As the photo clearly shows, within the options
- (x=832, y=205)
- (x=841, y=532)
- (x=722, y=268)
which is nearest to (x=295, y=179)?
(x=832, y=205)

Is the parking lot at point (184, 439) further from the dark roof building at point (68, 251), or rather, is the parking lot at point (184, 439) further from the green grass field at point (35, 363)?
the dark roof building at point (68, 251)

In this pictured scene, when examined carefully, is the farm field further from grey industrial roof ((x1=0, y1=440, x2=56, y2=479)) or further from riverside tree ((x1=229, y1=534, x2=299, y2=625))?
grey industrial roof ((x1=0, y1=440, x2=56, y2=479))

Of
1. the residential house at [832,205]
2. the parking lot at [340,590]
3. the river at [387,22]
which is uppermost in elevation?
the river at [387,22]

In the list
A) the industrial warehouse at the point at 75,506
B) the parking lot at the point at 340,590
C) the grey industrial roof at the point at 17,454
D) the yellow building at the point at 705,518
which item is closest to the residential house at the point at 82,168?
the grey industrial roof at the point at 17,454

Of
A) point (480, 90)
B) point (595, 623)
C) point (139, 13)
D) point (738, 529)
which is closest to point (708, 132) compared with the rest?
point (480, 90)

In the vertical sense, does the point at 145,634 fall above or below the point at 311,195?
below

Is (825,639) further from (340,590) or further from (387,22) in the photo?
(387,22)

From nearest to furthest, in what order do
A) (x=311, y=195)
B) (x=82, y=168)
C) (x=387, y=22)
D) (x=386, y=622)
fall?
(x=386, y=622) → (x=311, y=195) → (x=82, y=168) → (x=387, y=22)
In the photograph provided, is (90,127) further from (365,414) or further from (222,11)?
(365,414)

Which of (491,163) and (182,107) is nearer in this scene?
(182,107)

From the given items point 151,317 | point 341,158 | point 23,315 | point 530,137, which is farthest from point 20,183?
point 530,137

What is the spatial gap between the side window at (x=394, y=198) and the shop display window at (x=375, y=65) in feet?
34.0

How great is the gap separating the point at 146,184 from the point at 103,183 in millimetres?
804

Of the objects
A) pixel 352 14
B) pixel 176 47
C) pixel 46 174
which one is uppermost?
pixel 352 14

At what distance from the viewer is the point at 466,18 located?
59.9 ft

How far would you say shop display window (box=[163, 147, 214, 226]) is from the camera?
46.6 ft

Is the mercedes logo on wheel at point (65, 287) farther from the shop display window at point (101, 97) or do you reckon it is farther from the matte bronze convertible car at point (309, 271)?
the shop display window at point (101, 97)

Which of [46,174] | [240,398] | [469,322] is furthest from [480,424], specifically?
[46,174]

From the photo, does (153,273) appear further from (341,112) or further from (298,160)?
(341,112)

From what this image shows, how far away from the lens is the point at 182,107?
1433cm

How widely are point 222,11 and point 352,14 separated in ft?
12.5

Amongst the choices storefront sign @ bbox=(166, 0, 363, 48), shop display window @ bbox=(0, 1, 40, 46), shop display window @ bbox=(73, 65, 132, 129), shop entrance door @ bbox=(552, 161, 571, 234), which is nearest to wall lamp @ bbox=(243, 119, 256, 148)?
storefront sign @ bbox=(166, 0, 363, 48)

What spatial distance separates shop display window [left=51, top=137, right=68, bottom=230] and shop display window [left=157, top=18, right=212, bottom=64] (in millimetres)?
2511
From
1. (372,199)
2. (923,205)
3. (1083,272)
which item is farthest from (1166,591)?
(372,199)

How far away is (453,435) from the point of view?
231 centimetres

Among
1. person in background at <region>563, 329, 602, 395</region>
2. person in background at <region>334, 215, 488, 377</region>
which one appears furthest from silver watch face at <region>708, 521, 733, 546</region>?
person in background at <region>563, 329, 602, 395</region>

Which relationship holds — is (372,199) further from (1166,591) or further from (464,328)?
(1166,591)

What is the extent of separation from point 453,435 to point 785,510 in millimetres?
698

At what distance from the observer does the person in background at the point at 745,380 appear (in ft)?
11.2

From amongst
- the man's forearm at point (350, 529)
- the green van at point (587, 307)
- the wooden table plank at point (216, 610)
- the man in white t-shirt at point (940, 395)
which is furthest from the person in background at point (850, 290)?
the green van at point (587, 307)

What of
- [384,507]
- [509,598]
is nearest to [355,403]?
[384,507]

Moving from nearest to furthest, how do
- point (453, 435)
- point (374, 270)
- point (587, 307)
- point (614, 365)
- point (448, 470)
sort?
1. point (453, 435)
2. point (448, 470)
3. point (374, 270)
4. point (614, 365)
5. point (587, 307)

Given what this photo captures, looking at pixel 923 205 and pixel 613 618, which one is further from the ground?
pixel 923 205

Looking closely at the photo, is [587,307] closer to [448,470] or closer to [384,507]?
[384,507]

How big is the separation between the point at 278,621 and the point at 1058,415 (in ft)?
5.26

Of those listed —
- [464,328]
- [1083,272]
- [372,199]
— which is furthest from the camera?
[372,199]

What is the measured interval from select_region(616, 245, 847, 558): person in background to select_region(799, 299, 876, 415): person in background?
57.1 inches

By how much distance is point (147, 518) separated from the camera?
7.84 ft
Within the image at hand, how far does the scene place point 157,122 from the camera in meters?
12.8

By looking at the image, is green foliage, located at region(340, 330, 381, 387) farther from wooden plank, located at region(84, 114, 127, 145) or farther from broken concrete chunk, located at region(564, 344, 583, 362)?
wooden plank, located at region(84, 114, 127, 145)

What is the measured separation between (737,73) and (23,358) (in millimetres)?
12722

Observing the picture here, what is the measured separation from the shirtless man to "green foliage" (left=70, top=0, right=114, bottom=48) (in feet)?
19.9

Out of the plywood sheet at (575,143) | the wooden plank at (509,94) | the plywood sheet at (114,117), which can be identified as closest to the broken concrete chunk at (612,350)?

----

SHORT EXERCISE: Update all the items above by changing "parking lot" to "car park" and leaving everything else as it is.

WRITTEN RESPONSE:
As the photo clearly shows, within the options
- (x=832, y=205)
- (x=841, y=532)
- (x=722, y=268)
which is nearest to (x=295, y=179)?
(x=832, y=205)

Is the car park at point (184, 439) further from the dark roof building at point (68, 251), or rather, is the car park at point (184, 439) further from the green grass field at point (35, 363)?
the dark roof building at point (68, 251)

In this pictured scene, when examined carefully, is the farm field further from grey industrial roof ((x1=0, y1=440, x2=56, y2=479)) or further from riverside tree ((x1=229, y1=534, x2=299, y2=625))?
grey industrial roof ((x1=0, y1=440, x2=56, y2=479))

Of
1. the residential house at [832,205]
2. the car park at [340,590]
3. the river at [387,22]
which is uppermost in elevation?
the river at [387,22]

In the list
A) the industrial warehouse at the point at 75,506
B) the car park at the point at 340,590
C) the grey industrial roof at the point at 17,454
D) the yellow building at the point at 705,518
which item is closest to the residential house at the point at 82,168?
the grey industrial roof at the point at 17,454

Of
A) point (480, 90)
B) point (595, 623)
C) point (139, 13)
D) point (738, 529)
which is closest to point (708, 132) compared with the rest?
point (480, 90)

In the vertical sense, does the point at 145,634 fall above or below the point at 311,195?
below

Is (825,639) further from (340,590) or further from (387,22) in the photo?
(387,22)

From nearest to furthest, in what order do
A) (x=311, y=195)
B) (x=82, y=168)
C) (x=387, y=22)
D) (x=386, y=622)
fall?
(x=386, y=622) → (x=311, y=195) → (x=82, y=168) → (x=387, y=22)
In the photograph provided, is (90,127) further from (365,414) or further from (222,11)?
(365,414)

Which of (491,163) and (182,107) is nearer in this scene?
(182,107)

From the given items point 151,317 | point 341,158 | point 23,315 | point 530,137, which is farthest from point 20,183?
point 530,137

What is the spatial gap between the side window at (x=394, y=198) and the shop display window at (x=375, y=65) in feet?
34.0

How great is the gap separating the point at 146,184 from the point at 103,183 in millimetres?
804

Of the objects
A) pixel 352 14
B) pixel 176 47
C) pixel 46 174
which one is uppermost?
pixel 352 14

At what distance from the viewer is the point at 466,18 located?
59.9 ft

How far would you say shop display window (box=[163, 147, 214, 226]) is from the camera?
46.6 ft

Is the mercedes logo on wheel at point (65, 287) farther from the shop display window at point (101, 97) or do you reckon it is farther from the matte bronze convertible car at point (309, 271)?
the shop display window at point (101, 97)

Which of [46,174] | [240,398] | [469,322] is furthest from [480,424], specifically?
[46,174]

From the photo, does (153,273) appear further from (341,112) or further from (298,160)?
(341,112)

From what this image shows, how far away from the lens is the point at 182,107?
1433cm

How widely are point 222,11 and point 352,14 separated in ft?
12.5

Amongst the choices storefront sign @ bbox=(166, 0, 363, 48), shop display window @ bbox=(0, 1, 40, 46), shop display window @ bbox=(73, 65, 132, 129), shop entrance door @ bbox=(552, 161, 571, 234), which is nearest to wall lamp @ bbox=(243, 119, 256, 148)?
storefront sign @ bbox=(166, 0, 363, 48)

What spatial distance separates shop display window [left=51, top=137, right=68, bottom=230] and shop display window [left=157, top=18, right=212, bottom=64] (in millimetres)?
2511
From
1. (372,199)
2. (923,205)
3. (1083,272)
which item is farthest from (1166,591)?
(372,199)

How far away is (453,435) from the point of view?
231 centimetres

Among
1. person in background at <region>563, 329, 602, 395</region>
2. person in background at <region>334, 215, 488, 377</region>
which one appears furthest from silver watch face at <region>708, 521, 733, 546</region>?
person in background at <region>563, 329, 602, 395</region>

Which relationship holds — is (372,199) further from (1166,591) or further from (464,328)?
(1166,591)

What is the extent of separation from point 453,435 to point 785,510 in millimetres?
698

At what distance from the observer does the person in background at the point at 745,380 appear (in ft)?
11.2

From amongst
- the man's forearm at point (350, 529)
- the green van at point (587, 307)
- the wooden table plank at point (216, 610)
- the man in white t-shirt at point (940, 395)
which is furthest from the person in background at point (850, 290)?
the green van at point (587, 307)

What of
- [384,507]
- [509,598]
is nearest to [355,403]?
[384,507]

Moving from nearest to furthest, how do
- point (453, 435)
- point (374, 270)
- point (587, 307)
- point (614, 365)
- point (448, 470)
sort?
1. point (453, 435)
2. point (448, 470)
3. point (374, 270)
4. point (614, 365)
5. point (587, 307)

Given what this photo captures, looking at pixel 923 205 and pixel 613 618, which one is further from the ground?
pixel 923 205

Looking closely at the photo, is [587,307] closer to [448,470] or closer to [384,507]?
[384,507]

How big is the separation between the point at 278,621 and the point at 1058,415 (in ft)?
5.26

Of those listed —
- [464,328]
- [1083,272]
- [372,199]
— which is furthest from the camera?
[372,199]

What is the measured interval from select_region(616, 245, 847, 558): person in background to select_region(799, 299, 876, 415): person in background?
57.1 inches

By how much distance is point (147, 518) separated from the camera?
7.84 ft
Within the image at hand, how far does the scene place point 157,122 from the camera in meters?
12.8

By looking at the image, is green foliage, located at region(340, 330, 381, 387) farther from wooden plank, located at region(84, 114, 127, 145) or farther from broken concrete chunk, located at region(564, 344, 583, 362)?
wooden plank, located at region(84, 114, 127, 145)

What is the measured separation between (737,73) and (23,358) (in millimetres)?
12722

Observing the picture here, what is the measured separation from the shirtless man to "green foliage" (left=70, top=0, right=114, bottom=48) (in feet)?
19.9

Out of the plywood sheet at (575,143) | the wooden plank at (509,94) | the plywood sheet at (114,117), which can be identified as closest to the broken concrete chunk at (612,350)?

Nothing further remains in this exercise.